* Begin PAGE TEXT *
Mortgagee Protections
Rights to Protect Security I
A mortgagee has rights under the general law to protect its security. A court application may or may not be necessary or appropriate. There may be a number of options. In some cases, it will be possible to exercise rights without the assistance of the court. In other instances, court assistance will be necessary.
Generally, the costs of necessary measures to protect and realise the security can be added to the mortgage debt. Application to court may be by way of an injunction or the appointment of a receiver.
The mortgagee is entitled to protect the value of its security. It can take action against a mortgagor by enforcement of the mortgage or by court injunction to prevent damage to the property. It may take possession or appoint a receiver for a period to protect the security, provided, as is likely that there is a breach of the mortgage conditions.
Where something happens in the course of a mortgage which jeopardises the security, the terms of the loan agreement or mortgage deed should be reviewed. The mortgage deed should be tailored to the type of security so that the lender has the most appropriate types of rights.
Rights to Protect Security II
A court will generally restrain actions and dealings by the mortgagor in breach of the mortgage. The mortgagee may take action where the mortgagor is damaging the physical security. This might include mining, dumping of waste cutting of timber or other action which is prejudicial to the value of the security. This action may be restrained by court order.
* End PAGE TEXT *
* Begin LISTED ENTRIES *
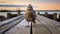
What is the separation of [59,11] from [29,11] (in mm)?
3821

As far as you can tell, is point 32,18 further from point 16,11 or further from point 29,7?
point 16,11

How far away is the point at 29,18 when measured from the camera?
1.53 metres

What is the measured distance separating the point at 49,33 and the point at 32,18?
0.37 m

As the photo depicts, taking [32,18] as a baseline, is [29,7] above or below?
above

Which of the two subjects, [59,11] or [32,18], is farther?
[59,11]

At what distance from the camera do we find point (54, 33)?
121 centimetres

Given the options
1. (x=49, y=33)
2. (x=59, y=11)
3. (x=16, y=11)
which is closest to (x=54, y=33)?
(x=49, y=33)

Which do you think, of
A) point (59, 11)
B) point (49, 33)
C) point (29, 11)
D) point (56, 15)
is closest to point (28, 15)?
point (29, 11)

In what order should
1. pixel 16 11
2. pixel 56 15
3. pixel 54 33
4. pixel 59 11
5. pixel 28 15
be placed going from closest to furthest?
pixel 54 33 < pixel 28 15 < pixel 56 15 < pixel 59 11 < pixel 16 11

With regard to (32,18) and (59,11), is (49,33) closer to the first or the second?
(32,18)

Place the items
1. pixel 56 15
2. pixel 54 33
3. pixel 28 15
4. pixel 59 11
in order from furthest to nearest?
pixel 59 11, pixel 56 15, pixel 28 15, pixel 54 33

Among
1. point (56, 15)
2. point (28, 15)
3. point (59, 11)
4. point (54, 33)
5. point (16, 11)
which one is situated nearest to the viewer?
point (54, 33)

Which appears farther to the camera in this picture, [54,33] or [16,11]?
[16,11]

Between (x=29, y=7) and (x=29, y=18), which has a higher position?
(x=29, y=7)
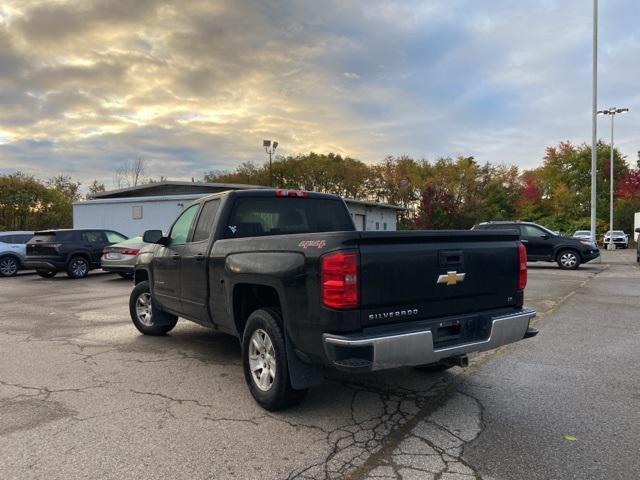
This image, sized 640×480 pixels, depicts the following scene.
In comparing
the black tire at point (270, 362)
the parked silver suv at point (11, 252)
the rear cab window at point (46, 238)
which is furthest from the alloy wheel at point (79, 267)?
the black tire at point (270, 362)

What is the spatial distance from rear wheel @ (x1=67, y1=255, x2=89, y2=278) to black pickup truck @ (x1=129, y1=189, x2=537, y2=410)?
12.6m

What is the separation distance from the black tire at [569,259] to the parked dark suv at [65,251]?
15.8m

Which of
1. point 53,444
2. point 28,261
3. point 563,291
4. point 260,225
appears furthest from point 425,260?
point 28,261

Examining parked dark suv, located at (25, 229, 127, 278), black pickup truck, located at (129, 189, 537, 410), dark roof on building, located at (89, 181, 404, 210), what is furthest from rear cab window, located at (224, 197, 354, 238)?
dark roof on building, located at (89, 181, 404, 210)

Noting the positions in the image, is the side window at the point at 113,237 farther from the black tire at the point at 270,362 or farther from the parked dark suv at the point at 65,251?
the black tire at the point at 270,362

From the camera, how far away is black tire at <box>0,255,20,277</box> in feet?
56.9

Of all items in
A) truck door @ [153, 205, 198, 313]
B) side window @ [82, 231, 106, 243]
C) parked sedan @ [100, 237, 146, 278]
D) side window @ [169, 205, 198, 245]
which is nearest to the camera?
truck door @ [153, 205, 198, 313]

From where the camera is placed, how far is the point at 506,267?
4.28 meters

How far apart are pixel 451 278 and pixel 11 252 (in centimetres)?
1793

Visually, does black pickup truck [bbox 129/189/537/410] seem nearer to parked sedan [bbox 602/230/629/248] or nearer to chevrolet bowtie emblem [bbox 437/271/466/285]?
chevrolet bowtie emblem [bbox 437/271/466/285]

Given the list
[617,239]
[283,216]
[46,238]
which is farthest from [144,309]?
[617,239]

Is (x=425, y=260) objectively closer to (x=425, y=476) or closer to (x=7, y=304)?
(x=425, y=476)

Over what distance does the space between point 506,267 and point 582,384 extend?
60.5 inches

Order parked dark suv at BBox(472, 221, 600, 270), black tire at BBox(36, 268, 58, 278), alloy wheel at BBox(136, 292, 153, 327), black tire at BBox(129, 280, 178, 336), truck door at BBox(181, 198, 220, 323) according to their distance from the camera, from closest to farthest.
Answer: truck door at BBox(181, 198, 220, 323) → black tire at BBox(129, 280, 178, 336) → alloy wheel at BBox(136, 292, 153, 327) → black tire at BBox(36, 268, 58, 278) → parked dark suv at BBox(472, 221, 600, 270)
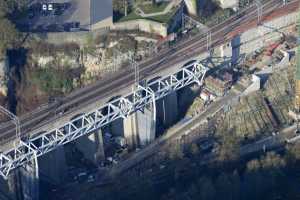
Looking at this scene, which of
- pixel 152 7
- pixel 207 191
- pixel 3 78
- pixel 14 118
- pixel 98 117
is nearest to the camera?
pixel 207 191

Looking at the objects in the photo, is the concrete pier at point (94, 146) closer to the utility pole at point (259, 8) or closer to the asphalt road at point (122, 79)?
the asphalt road at point (122, 79)

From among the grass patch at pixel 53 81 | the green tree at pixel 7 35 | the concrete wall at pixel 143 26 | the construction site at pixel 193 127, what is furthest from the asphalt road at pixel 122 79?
the green tree at pixel 7 35

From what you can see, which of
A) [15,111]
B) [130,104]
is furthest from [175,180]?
[15,111]

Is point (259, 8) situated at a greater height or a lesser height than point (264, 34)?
greater

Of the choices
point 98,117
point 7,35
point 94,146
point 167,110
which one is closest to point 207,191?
point 98,117

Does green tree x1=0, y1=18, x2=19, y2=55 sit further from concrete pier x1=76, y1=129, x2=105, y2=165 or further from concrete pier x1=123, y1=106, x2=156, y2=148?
concrete pier x1=123, y1=106, x2=156, y2=148

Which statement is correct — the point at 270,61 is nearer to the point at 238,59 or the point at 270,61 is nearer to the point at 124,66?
the point at 238,59

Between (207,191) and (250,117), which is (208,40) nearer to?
(250,117)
* End LISTED ENTRIES *
SET TASKS =>
1. Using the text on mortgagee protections, say whether each statement agrees with it: (a) the costs of necessary measures to protect the security can generally be added to the mortgage debt; (b) a mortgagee always needs the court's assistance to exercise its rights; (c) the mortgage deed should be tailored to the type of security. For each, answer yes or no and quote the deciding words of the text.
2. Pick up the text on mortgagee protections after its last sentence and carry it on in the same style.

ANSWERS FOR THIS EXERCISE =>
1.
(a) Yes: "Generally, the costs of necessary measures to protect and realise the security can be added to the mortgage debt."
(b) No: "In some cases, it will be possible to exercise rights without the assistance of the court."
(c) Yes: "The mortgage deed should be tailored to the type of security so that the lender has the most appropriate types of rights."

2.
Generally, court protection may be necessary to protect against action which interferes with the secured assets or which might potentially jeopardise the security. What is appropriate will depend on the nature of the asset. It is not possible to set out all the circumstances where this could apply, A common sense view of action which undermines the value of the security should be taken.
A mortgagee is entitled to all additions to the property such as buildings, fixtures, and improvements They accrue for the mortgagee’s benefit. The mortgagor cannot generally dispose of, break, damage or destroy them.
Protective Clauses
The mortgage deed will generally set out detailed covenants and obligations on the part of the mortgagor which are designed to protect the security. See our chapter in relation to covenants in mortgage deeds. There will typically be specific provisions in relation to the following;
- the obligation to keep the property repair; in default the lender may be entitled to enter do the works and charge the cost;
- not to damage the property;
- in development loans, obligations to complete the development;
- to maintain proper insurance and do nothing to jeopardise the policy;
- insure if the mortgagor neglects to do so;
- not to do or allow anything which renders void the insurance policy;
- notify insurance claims;
- pay ground rents, service charges;
- comply with all title conditions;
- notify enforcement by head landlords;
- notify any adverse local or central government legal action e.g. compulsory acquisition enforcement of legislation breach;
- pay compulsory purchase acquisition monies;
- notify litigation and claims in relation to the property;
- prohibitions on leases, lettings and sharing possession without consent
- no further mortgages or charges without consent
- not to permit of acquisition of easements without consent
The types of clauses should reflect the type of property and the circumstances. Breach of the covenant will entitle the mortgagee to accelerate the obligation to pay the full loan and exercise its enforcement options. This will give the lender the opportunity to make the mortgagor “come to the table” and deal with it in relation the issue that has arisen.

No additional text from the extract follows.